**GOAL**
Would you quote the material below in full and unchanged?

Data listing
********************
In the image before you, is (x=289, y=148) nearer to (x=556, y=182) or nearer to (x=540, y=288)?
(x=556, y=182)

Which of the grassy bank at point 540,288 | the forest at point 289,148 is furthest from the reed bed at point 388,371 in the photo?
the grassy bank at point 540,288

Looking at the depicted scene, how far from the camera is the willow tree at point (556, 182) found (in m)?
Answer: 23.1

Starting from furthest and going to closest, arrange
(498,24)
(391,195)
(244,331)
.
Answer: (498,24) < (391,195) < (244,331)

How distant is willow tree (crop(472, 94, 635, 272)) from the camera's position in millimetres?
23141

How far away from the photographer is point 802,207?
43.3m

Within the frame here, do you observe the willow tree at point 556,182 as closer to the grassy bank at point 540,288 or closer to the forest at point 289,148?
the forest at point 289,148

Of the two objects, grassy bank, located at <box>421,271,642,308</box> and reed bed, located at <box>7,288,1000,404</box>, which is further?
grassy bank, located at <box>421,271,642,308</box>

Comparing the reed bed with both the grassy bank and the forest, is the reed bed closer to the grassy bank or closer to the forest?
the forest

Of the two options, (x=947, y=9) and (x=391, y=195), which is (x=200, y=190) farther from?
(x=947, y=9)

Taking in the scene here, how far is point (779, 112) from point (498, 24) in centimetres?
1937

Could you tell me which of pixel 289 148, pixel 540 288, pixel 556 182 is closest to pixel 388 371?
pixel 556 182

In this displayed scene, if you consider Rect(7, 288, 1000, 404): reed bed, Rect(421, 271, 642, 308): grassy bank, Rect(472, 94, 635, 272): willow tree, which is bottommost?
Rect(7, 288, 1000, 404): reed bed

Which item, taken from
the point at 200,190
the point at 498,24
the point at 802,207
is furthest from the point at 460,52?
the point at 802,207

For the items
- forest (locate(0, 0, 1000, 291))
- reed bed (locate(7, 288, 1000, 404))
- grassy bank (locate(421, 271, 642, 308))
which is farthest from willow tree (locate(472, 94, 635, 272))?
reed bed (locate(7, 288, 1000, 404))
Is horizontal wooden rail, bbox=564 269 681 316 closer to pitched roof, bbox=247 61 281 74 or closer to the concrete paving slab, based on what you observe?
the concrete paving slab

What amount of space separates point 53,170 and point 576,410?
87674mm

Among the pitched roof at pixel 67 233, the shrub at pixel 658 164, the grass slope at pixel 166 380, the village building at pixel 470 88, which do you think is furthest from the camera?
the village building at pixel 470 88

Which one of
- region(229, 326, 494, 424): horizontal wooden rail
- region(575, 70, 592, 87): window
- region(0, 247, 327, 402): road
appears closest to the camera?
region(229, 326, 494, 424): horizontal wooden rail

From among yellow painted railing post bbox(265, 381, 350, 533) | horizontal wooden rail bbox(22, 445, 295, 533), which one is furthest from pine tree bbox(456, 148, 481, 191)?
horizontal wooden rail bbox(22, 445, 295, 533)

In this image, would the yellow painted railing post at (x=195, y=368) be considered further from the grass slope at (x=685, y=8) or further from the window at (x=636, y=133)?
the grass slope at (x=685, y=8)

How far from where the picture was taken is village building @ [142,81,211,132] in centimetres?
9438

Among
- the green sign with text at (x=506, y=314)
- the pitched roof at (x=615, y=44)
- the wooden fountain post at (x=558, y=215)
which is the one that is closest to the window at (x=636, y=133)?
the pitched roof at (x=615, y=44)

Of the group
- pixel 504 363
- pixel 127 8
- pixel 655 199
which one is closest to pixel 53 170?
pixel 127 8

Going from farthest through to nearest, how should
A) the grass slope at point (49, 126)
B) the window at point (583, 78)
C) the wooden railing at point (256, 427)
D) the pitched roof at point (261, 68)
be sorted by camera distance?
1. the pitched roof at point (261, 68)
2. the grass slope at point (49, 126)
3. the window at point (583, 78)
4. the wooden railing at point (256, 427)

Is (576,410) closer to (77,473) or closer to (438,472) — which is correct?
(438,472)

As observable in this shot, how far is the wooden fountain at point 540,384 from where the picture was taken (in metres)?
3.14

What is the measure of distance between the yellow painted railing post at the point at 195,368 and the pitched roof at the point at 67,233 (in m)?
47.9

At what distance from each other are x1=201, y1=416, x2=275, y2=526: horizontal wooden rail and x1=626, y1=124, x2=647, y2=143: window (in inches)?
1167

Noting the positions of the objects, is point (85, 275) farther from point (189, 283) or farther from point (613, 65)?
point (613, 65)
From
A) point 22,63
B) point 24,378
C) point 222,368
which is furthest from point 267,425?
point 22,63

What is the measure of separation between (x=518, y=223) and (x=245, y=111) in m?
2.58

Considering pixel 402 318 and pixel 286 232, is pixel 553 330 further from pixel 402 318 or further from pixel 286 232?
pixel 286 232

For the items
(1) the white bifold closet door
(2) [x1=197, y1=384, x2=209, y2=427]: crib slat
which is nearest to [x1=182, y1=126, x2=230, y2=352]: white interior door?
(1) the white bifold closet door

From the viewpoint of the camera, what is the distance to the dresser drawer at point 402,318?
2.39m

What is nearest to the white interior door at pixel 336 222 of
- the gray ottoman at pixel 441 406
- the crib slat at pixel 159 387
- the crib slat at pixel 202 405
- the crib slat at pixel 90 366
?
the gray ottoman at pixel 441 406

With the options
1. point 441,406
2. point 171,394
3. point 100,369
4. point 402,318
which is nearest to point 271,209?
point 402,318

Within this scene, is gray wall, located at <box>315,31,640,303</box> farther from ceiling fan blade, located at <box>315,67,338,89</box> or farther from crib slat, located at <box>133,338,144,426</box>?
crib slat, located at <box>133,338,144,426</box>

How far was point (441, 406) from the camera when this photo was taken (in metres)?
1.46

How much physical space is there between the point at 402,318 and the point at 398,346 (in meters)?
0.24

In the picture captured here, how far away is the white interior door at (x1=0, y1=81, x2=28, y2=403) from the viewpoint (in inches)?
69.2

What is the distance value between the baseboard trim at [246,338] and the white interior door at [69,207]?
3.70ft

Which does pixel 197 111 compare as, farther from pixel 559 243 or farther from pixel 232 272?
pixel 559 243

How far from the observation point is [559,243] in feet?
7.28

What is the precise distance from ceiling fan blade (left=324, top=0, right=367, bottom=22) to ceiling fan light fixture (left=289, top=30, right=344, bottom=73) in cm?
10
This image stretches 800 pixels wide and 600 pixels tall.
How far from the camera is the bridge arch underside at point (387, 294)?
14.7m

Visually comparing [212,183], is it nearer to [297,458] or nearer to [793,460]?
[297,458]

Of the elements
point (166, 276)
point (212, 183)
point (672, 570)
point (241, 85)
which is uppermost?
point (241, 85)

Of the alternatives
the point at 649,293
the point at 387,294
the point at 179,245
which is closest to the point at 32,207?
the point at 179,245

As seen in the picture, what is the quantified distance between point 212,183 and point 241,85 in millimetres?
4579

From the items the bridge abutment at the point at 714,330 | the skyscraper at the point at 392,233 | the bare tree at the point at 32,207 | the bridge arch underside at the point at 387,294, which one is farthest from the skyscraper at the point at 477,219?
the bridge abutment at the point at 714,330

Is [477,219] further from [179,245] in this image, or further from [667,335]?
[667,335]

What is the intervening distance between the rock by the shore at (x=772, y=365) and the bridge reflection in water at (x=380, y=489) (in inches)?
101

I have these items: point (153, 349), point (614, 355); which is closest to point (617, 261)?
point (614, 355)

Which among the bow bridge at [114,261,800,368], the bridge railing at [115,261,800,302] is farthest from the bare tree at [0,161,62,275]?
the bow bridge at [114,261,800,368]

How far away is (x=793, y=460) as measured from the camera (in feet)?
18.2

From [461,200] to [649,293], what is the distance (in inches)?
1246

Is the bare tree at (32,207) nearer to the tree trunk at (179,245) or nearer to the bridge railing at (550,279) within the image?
********************
**SOLUTION TO THE PROBLEM**
In the image before you, is (x=289, y=148) nearer to (x=556, y=182) or nearer to (x=540, y=288)?
(x=556, y=182)

Which of the grassy bank at point 540,288 | the forest at point 289,148 is furthest from the reed bed at point 388,371 in the photo?
the grassy bank at point 540,288

Looking at the depicted scene, how far from the camera is the willow tree at point (556, 182) found (in m)?
Answer: 23.1

Starting from furthest and going to closest, arrange
(498,24)
(391,195)
(244,331)
.
Answer: (498,24) < (391,195) < (244,331)

How distant is willow tree (crop(472, 94, 635, 272)) from the camera's position in millimetres?
23141

How far away from the photographer is point 802,207?
43.3m

Within the frame here, do you observe the willow tree at point 556,182 as closer to the grassy bank at point 540,288 or closer to the forest at point 289,148?
the forest at point 289,148

Of the two objects, grassy bank, located at <box>421,271,642,308</box> and reed bed, located at <box>7,288,1000,404</box>, which is further?
grassy bank, located at <box>421,271,642,308</box>

Comparing the reed bed with both the grassy bank and the forest, is the reed bed closer to the grassy bank or closer to the forest?
the forest

Of the two options, (x=947, y=9) and (x=391, y=195), which is (x=200, y=190) farther from?
(x=947, y=9)

Taking in the scene here, how far is point (779, 112) from point (498, 24) in centimetres?
1937

Could you tell me which of pixel 289 148, pixel 540 288, pixel 556 182 is closest to pixel 388 371?
pixel 556 182

In this displayed scene, if you consider Rect(7, 288, 1000, 404): reed bed, Rect(421, 271, 642, 308): grassy bank, Rect(472, 94, 635, 272): willow tree, which is bottommost?
Rect(7, 288, 1000, 404): reed bed

Which item, taken from
the point at 200,190
the point at 498,24
the point at 802,207
is furthest from the point at 460,52?
the point at 802,207

For the items
- forest (locate(0, 0, 1000, 291))
- reed bed (locate(7, 288, 1000, 404))
- grassy bank (locate(421, 271, 642, 308))
which is farthest from willow tree (locate(472, 94, 635, 272))?
reed bed (locate(7, 288, 1000, 404))
Is horizontal wooden rail, bbox=564 269 681 316 closer to pitched roof, bbox=247 61 281 74 or closer to the concrete paving slab, based on what you observe?
the concrete paving slab

What amount of space separates point 53,170 and point 576,410?
87674mm

Among the pitched roof at pixel 67 233, the shrub at pixel 658 164, the grass slope at pixel 166 380, the village building at pixel 470 88, which do you think is furthest from the camera?
the village building at pixel 470 88

Which one of
- region(229, 326, 494, 424): horizontal wooden rail
- region(575, 70, 592, 87): window
- region(0, 247, 327, 402): road
appears closest to the camera?
region(229, 326, 494, 424): horizontal wooden rail

From among yellow painted railing post bbox(265, 381, 350, 533) | horizontal wooden rail bbox(22, 445, 295, 533), which one is furthest from pine tree bbox(456, 148, 481, 191)?
horizontal wooden rail bbox(22, 445, 295, 533)

In this image, would the yellow painted railing post at (x=195, y=368) be considered further from the grass slope at (x=685, y=8) or further from the window at (x=636, y=133)?
the grass slope at (x=685, y=8)

How far from where the picture was taken is village building @ [142,81,211,132] in centimetres?
9438

Among
- the green sign with text at (x=506, y=314)
- the pitched roof at (x=615, y=44)
- the wooden fountain post at (x=558, y=215)
which is the one that is closest to the window at (x=636, y=133)?
the pitched roof at (x=615, y=44)

Of the group
- pixel 504 363
- pixel 127 8
- pixel 655 199
which one is closest to pixel 53 170?
pixel 127 8

Going from farthest through to nearest, how should
A) the grass slope at point (49, 126)
B) the window at point (583, 78)
C) the wooden railing at point (256, 427)
D) the pitched roof at point (261, 68)
be sorted by camera distance?
1. the pitched roof at point (261, 68)
2. the grass slope at point (49, 126)
3. the window at point (583, 78)
4. the wooden railing at point (256, 427)

Is (576,410) closer to (77,473) or closer to (438,472) — which is correct?
(438,472)

As observable in this shot, how far is the wooden fountain at point 540,384 from where the picture was taken (in metres)?
3.14

What is the measure of distance between the yellow painted railing post at the point at 195,368 and the pitched roof at the point at 67,233 (in m)?
47.9

At what distance from each other are x1=201, y1=416, x2=275, y2=526: horizontal wooden rail and x1=626, y1=124, x2=647, y2=143: window (in inches)?
1167

Noting the positions of the objects, is point (85, 275) farther from point (189, 283) or farther from point (613, 65)?
point (613, 65)
From
A) point 22,63
B) point 24,378
C) point 222,368
which is furthest from point 267,425?
point 22,63

What is the measure of separation between (x=518, y=223) and (x=245, y=111) in m?
2.58

Considering pixel 402 318 and pixel 286 232, is pixel 553 330 further from pixel 402 318 or further from pixel 286 232?
pixel 286 232

For the items
(1) the white bifold closet door
(2) [x1=197, y1=384, x2=209, y2=427]: crib slat
which is nearest to [x1=182, y1=126, x2=230, y2=352]: white interior door?
(1) the white bifold closet door

From the viewpoint of the camera, what is the distance to the dresser drawer at point 402,318?
2.39m

What is nearest to the white interior door at pixel 336 222 of
- the gray ottoman at pixel 441 406
- the crib slat at pixel 159 387
- the crib slat at pixel 202 405
- the crib slat at pixel 90 366
?
the gray ottoman at pixel 441 406

With the options
1. point 441,406
2. point 171,394
3. point 100,369
4. point 402,318
which is nearest to point 271,209?
point 402,318

Within this scene, is gray wall, located at <box>315,31,640,303</box> farther from ceiling fan blade, located at <box>315,67,338,89</box> or farther from crib slat, located at <box>133,338,144,426</box>?
crib slat, located at <box>133,338,144,426</box>

How far was point (441, 406) from the camera when this photo was taken (in metres)?
1.46

How much physical space is there between the point at 402,318 and the point at 398,346 (in meters)?
0.24

In the picture captured here, how far away is the white interior door at (x1=0, y1=81, x2=28, y2=403) from the viewpoint (in inches)?
69.2

What is the distance value between the baseboard trim at [246,338] and the white interior door at [69,207]?
3.70ft

Which does pixel 197 111 compare as, farther from pixel 559 243 or farther from pixel 232 272?
pixel 559 243

How far from the observation point is [559,243] in feet?
7.28

What is the precise distance from ceiling fan blade (left=324, top=0, right=367, bottom=22) to ceiling fan light fixture (left=289, top=30, right=344, bottom=73) in cm?
10
This image stretches 800 pixels wide and 600 pixels tall.
How far from the camera is the bridge arch underside at point (387, 294)?
14.7m

Visually comparing [212,183], is it nearer to [297,458] or nearer to [793,460]?
[297,458]

Of the elements
point (166, 276)
point (212, 183)
point (672, 570)
point (241, 85)
which is uppermost?
point (241, 85)

Of the alternatives
the point at 649,293
the point at 387,294
the point at 179,245
which is closest to the point at 32,207?
the point at 179,245

As seen in the picture, what is the quantified distance between point 212,183 and point 241,85 in millimetres?
4579

From the items the bridge abutment at the point at 714,330 | the skyscraper at the point at 392,233 | the bare tree at the point at 32,207 | the bridge arch underside at the point at 387,294, which one is farthest from the skyscraper at the point at 477,219?
the bridge abutment at the point at 714,330

Is [477,219] further from [179,245] in this image, or further from [667,335]?
[667,335]

What is the intervening distance between the rock by the shore at (x=772, y=365) and the bridge reflection in water at (x=380, y=489) (in inches)?
101

I have these items: point (153, 349), point (614, 355); which is closest to point (617, 261)?
point (614, 355)

Which among the bow bridge at [114,261,800,368], the bridge railing at [115,261,800,302] is farthest from the bare tree at [0,161,62,275]?
the bow bridge at [114,261,800,368]

How far away is (x=793, y=460) as measured from the camera (in feet)?
18.2

From [461,200] to [649,293], what is the distance (in inches)?
1246

Is the bare tree at (32,207) nearer to the tree trunk at (179,245) or nearer to the bridge railing at (550,279) within the image?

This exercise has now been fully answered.